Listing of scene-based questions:
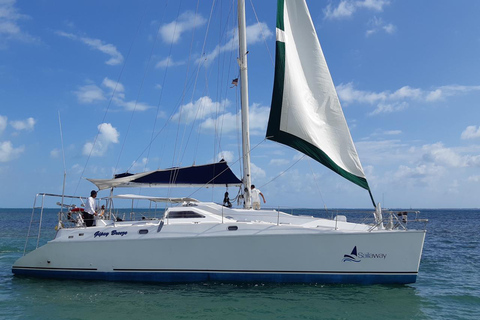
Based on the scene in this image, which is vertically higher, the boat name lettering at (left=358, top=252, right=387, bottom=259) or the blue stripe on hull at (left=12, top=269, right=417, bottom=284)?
the boat name lettering at (left=358, top=252, right=387, bottom=259)

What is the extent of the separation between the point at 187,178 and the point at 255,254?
355cm

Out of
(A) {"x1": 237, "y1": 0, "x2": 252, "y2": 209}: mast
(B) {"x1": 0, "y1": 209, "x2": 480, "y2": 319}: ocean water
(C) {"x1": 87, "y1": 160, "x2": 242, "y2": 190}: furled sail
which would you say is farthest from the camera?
(C) {"x1": 87, "y1": 160, "x2": 242, "y2": 190}: furled sail

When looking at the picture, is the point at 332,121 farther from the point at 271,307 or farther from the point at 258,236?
the point at 271,307

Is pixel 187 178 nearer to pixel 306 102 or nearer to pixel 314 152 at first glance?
pixel 314 152

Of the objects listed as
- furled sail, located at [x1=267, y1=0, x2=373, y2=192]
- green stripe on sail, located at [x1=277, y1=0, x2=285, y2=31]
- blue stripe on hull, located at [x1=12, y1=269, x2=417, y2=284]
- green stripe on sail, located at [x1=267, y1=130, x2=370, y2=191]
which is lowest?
blue stripe on hull, located at [x1=12, y1=269, x2=417, y2=284]

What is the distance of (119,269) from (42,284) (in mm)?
2188

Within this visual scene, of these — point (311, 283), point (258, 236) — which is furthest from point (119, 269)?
point (311, 283)

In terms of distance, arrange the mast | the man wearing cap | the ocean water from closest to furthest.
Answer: the ocean water → the man wearing cap → the mast

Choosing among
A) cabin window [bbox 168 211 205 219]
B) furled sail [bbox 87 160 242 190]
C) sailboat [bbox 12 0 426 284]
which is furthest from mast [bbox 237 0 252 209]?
cabin window [bbox 168 211 205 219]

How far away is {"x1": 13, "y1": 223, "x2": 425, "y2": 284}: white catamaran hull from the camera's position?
9.77 meters

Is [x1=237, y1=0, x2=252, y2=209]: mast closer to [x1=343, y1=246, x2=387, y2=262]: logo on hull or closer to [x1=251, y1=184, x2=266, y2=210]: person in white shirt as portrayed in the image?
[x1=251, y1=184, x2=266, y2=210]: person in white shirt

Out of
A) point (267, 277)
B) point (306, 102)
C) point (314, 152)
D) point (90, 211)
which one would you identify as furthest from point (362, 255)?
point (90, 211)

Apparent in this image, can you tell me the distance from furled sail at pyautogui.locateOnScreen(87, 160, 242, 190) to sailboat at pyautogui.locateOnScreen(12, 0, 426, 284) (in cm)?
3

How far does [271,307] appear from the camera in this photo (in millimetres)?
8555
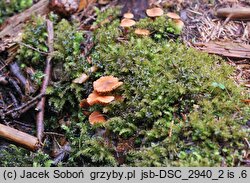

* [To do]: Count the lines in the listing above that contain the string "point", treating uppercase and lowercase as different. Give only the number.

* [Answer to the exercise]: 11